2. **Higher Baseline with Tools:** Using tools (`With tool`) yields a substantially higher baseline performance than not using tools (`W/o tool`) in both years (e.g., 80.0% vs 68.6% in AIME24).
3. **Drastic Cost Reduction:** The training cost for "Ours (671B)" is approximately **$18**, compared to approximately **$10,000** for "RL Train (32B)". This represents a reduction of over 99.8%.
4. **Massive Data Efficiency:** The "Ours (671B)" model was trained on only **100 samples**, compared to **17,000 samples** for "RL Train (32B)". This is a 170x reduction in data volume.

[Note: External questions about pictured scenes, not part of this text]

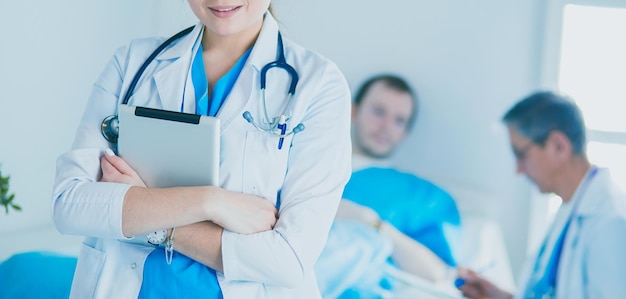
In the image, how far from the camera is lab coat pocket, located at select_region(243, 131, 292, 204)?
42.1 inches

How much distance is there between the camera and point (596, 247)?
1772mm

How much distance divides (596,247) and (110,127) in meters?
1.23

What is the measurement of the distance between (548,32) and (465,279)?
40.9 inches

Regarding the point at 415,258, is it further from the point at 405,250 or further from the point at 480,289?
the point at 480,289

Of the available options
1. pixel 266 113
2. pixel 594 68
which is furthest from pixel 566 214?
pixel 266 113

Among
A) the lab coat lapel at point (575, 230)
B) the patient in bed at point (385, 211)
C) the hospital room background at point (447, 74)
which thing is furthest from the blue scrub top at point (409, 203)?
the lab coat lapel at point (575, 230)

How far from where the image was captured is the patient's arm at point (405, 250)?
2367mm

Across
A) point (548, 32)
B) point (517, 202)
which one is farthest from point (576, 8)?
point (517, 202)

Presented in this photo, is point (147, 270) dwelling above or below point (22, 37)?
below

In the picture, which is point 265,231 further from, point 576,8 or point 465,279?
point 576,8

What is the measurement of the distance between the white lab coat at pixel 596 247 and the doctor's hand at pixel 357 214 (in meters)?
0.60

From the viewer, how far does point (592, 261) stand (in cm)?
177

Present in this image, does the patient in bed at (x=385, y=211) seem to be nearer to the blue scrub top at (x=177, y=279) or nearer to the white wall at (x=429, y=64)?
the white wall at (x=429, y=64)

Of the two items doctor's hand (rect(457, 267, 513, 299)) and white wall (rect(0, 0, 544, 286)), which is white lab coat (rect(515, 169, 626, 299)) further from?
white wall (rect(0, 0, 544, 286))
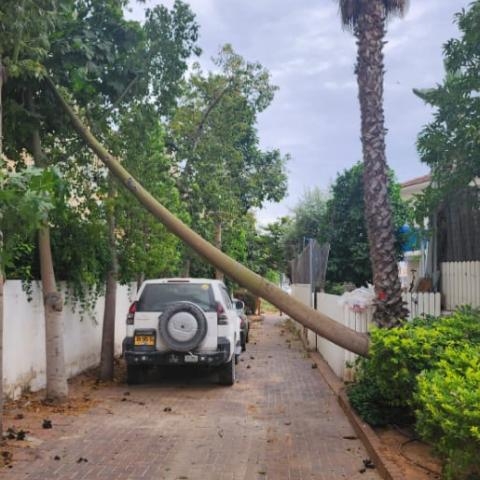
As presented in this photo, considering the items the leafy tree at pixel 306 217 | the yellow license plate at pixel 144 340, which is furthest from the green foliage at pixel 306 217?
the yellow license plate at pixel 144 340

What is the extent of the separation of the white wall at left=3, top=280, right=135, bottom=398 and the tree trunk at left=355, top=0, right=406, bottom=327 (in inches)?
207

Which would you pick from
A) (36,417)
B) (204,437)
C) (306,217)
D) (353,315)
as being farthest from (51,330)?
(306,217)

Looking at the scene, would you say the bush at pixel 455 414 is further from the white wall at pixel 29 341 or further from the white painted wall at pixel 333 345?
the white wall at pixel 29 341

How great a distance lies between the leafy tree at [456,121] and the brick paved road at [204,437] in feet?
12.5

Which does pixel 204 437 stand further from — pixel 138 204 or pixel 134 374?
pixel 138 204

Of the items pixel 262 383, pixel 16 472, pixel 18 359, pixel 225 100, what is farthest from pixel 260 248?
pixel 16 472

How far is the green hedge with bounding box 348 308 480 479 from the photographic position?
13.9 feet

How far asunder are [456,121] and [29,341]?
23.4 ft

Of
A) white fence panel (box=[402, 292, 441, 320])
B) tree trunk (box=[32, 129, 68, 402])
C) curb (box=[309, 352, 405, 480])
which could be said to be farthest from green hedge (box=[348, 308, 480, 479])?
tree trunk (box=[32, 129, 68, 402])

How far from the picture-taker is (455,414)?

5. **Model Size Paradox:** The "Ours" model is significantly larger (671B parameters) than the "RL Train" model (32B parameters), yet it achieves its results with vastly less data and cost.
### Interpretation
The charts collectively argue for the extreme efficiency and effectiveness of the proposed method ("Ours"). The data suggests that this method, when applied to a very large model (671B), can:
* **Boost Performance:** Consistently improve accuracy on challenging mathematical benchmarks (AIME), both with and without external tools.

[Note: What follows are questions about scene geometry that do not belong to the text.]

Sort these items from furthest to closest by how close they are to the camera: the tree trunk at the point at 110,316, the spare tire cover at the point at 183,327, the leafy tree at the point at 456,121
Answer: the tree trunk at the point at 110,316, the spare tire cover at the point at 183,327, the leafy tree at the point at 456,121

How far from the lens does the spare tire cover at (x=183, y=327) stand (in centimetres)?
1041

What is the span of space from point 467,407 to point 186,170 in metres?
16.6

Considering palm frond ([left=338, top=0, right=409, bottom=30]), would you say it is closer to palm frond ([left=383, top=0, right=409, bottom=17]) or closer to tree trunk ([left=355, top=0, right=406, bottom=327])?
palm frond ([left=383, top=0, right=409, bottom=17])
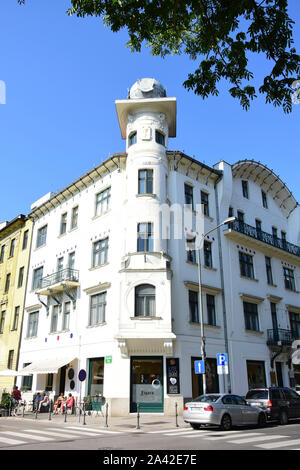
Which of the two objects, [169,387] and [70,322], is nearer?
[169,387]

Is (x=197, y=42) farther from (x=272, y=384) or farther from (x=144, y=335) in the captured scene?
(x=272, y=384)

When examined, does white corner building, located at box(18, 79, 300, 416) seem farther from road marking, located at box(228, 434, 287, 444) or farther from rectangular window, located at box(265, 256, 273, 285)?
road marking, located at box(228, 434, 287, 444)

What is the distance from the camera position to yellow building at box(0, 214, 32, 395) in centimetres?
3259

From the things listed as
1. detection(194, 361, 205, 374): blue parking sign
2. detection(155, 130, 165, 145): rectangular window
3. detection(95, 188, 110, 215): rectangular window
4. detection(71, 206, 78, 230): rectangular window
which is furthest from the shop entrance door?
detection(155, 130, 165, 145): rectangular window

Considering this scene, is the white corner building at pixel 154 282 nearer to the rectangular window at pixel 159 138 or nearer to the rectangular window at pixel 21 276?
the rectangular window at pixel 159 138

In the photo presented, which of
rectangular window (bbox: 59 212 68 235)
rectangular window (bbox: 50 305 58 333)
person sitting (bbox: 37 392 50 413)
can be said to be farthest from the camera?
rectangular window (bbox: 59 212 68 235)

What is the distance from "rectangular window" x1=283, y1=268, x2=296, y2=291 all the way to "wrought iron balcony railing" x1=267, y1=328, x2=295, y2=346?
4561 mm

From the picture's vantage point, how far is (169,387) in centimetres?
2141

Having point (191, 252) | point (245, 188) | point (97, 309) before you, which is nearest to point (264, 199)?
point (245, 188)

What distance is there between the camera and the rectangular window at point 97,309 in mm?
24625

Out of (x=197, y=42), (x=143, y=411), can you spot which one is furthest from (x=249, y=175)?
(x=197, y=42)

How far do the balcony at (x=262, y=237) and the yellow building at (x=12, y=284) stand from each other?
714 inches

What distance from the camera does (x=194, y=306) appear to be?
24562 mm
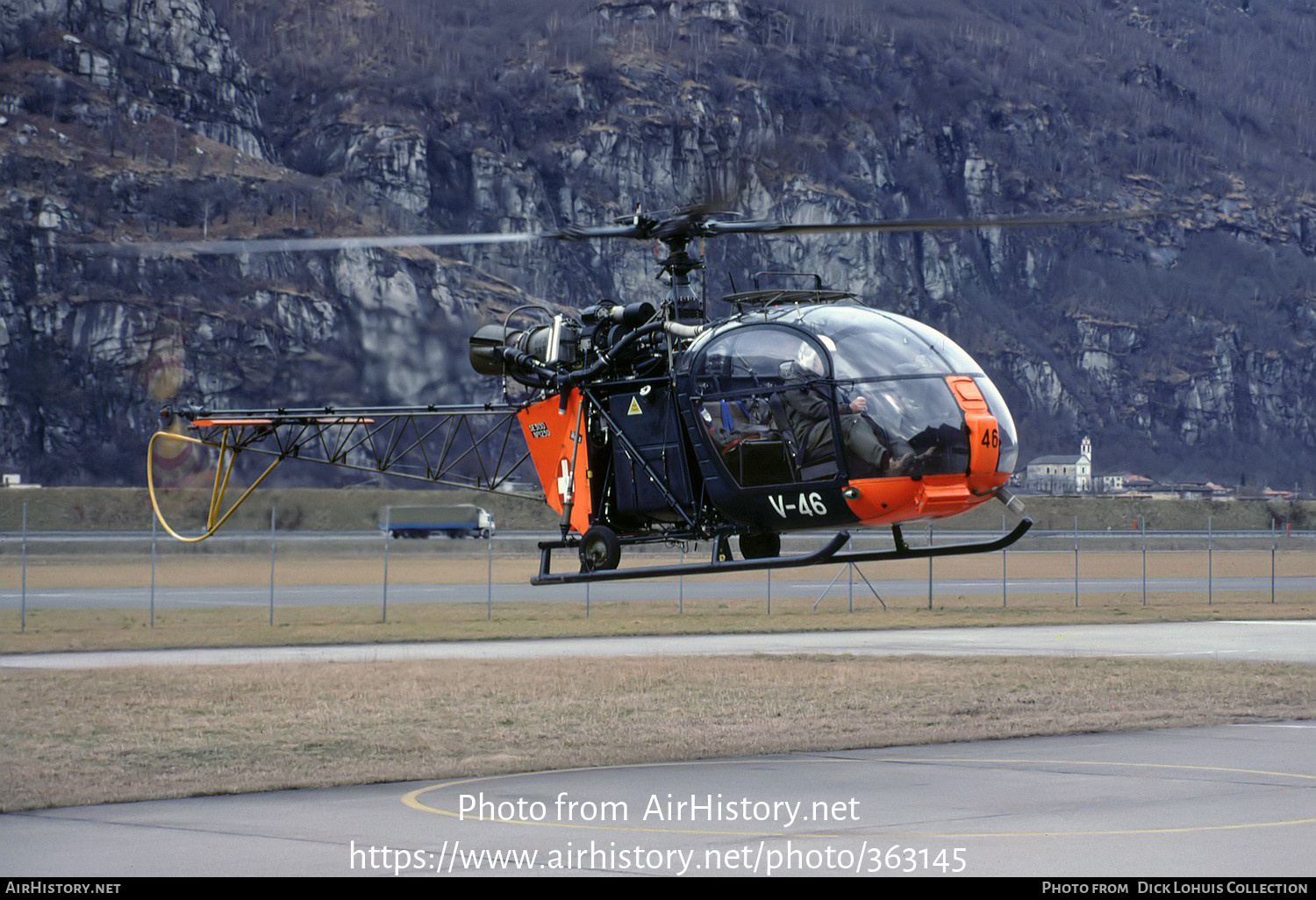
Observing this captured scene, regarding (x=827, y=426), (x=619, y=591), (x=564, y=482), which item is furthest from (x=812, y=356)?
(x=619, y=591)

* **Achieve Unprecedented Efficiency:** Do so while requiring **four orders of magnitude less financial cost** and **over two orders of magnitude less training data** than a standard reinforcement learning training approach on a smaller (32B) model.

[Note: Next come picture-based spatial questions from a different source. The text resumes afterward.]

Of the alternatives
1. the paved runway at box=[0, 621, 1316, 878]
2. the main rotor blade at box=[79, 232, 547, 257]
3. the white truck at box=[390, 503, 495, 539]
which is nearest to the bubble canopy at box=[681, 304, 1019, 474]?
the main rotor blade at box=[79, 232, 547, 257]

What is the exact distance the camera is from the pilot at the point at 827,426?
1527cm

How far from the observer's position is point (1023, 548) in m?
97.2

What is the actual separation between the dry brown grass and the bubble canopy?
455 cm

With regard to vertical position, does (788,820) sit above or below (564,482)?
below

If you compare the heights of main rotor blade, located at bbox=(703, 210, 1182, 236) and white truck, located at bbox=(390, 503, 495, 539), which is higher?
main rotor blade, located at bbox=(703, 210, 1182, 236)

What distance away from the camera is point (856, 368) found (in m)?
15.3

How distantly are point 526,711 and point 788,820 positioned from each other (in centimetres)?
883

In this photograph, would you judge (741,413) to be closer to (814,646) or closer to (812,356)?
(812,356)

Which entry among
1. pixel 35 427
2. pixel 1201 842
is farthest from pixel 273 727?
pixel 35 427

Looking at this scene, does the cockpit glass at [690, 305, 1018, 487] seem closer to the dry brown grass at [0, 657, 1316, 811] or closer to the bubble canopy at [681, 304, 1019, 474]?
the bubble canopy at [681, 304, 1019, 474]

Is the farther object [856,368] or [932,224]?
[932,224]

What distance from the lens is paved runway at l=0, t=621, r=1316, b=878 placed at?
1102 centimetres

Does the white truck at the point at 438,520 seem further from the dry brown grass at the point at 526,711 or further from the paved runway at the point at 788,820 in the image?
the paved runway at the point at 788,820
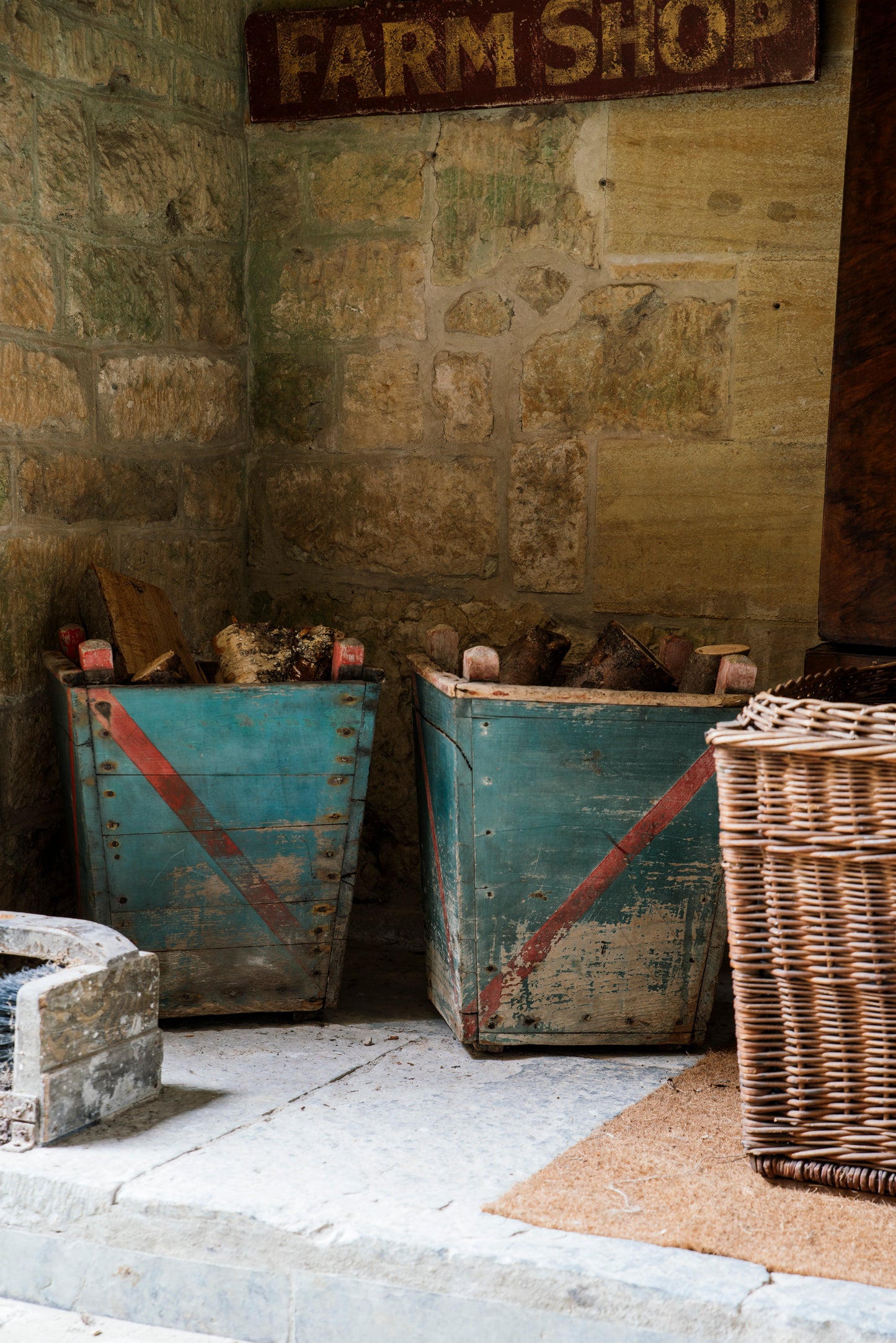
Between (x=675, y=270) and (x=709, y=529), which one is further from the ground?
(x=675, y=270)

The visual emphasis (magnifying glasses, dramatic downward arrows) highlights the most striking claim: that scaling up model size (to 671B) in conjunction with this specific method decouples performance from the traditional, resource-intensive requirements of large-scale training. The outlier is not a data point but the method itself—it presents a scenario where a much larger model is trained with trivial resources, challenging the common assumption that larger models always require proportionally more data and cost. The charts are designed to showcase a breakthrough in training efficiency.